When prototyping diy PCBs, we would run a small wire from the underside of the board to the top and solder on both sides, wherever there was connection on both sides of a THT component, so there was good connection on both sides. I am about to order a batch of PCBs from JLC PCB ... do I need to use the same practice or do they coat the layers so that both sides are already making contact on the PCB?
Plated through holes, which is what you seem to be referring to, are normal for both vias and through hole pads in modern double-sided or multilayer PCB fabrication.
Typically this fact would be buried somewhere in the specifications of a board service (there will often also be a limit on the maximum hole size which can be plated, and an indication if slots can be plated or not). Generally a hole surrounded by at least a certain diameter of surface copper will be plated, and one drilled in the absence of a pad or plane will not, but again this falls to the detailed specifications and specific interaction of your software with theirs.

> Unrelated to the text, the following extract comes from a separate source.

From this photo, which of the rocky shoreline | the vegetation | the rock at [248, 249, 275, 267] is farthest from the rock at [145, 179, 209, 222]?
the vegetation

If in doubt, contact the board manufacturer or utilize one with more clearly stated specifications.
I used to prototype PCB's in the same way, with a CNC milling machine and then ordering a regular board.
Do I need to use the same practice or do they coat the layers so that both sides are already making contact on the PCB?
The way that normal PCB's are made is they etch the layers (for a 4 layer board they laminate two more layers on a middle section), then holes are drilled into the board. The holes are then copper plated.
What you need to provide to the board house is the files for the layers and a drill file. The drill file tells them where to drill the holes. The company that manufactures the PCB's will have specifications on how much plating and the minimum size (usually after 10mil (or 15mil for 4 layer) they start charging extra for vias) but everyone is different.